Reactive oxygen species are critically involved in the endothelial dysfunction that contributes to atherosclerosis development. Hydroxytyrosol (HT), a main phenolic compound in olive oil and leaves from Olea europaea L., has antiatherogenic properties with powerful antioxidant activity. The present study verifies the antioxidant activity of HT on H2O2-induced intracellular reactive oxygen species in porcine pulmonary artery endothelial cells (VECs) and the involved molecular mechanisms. Incubation of VECs with HT prevented the increase in intracellular reactive oxygen species levels in the presence of H2O2. HT increased catalase mRNA, protein and activity. Catalase siRNA suppressed HT-dependent reduction of intracellular reactive oxygen species.

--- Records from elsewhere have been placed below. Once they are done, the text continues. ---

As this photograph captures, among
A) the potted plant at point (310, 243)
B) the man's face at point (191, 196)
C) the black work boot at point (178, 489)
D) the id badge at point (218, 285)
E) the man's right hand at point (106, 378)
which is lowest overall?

HT increased both cytosolic and nuclear protein levels of forkhead transcription factor 3a (FOXO3a), as well as the phosphorylation of AMP-activated protein kinase (AMPK) that translocates FOXO3a to the nucleus. AMPK siRNA and a specific inhibitor suppressed HT-induced FOXO3a upregulation and catalase expression. Moreover, FOXO3a siRNA blocked HT-dependent increase in catalase expression. Taken together, our findings strongly demonstrate that HT positively regulates the antioxidant defense system in VECs by inducing the phosphorylation of AMPK with subsequent activation of FOXO3a and catalase expression, and provides a molecular basis for the prevention of cardiovascular diseases by HT.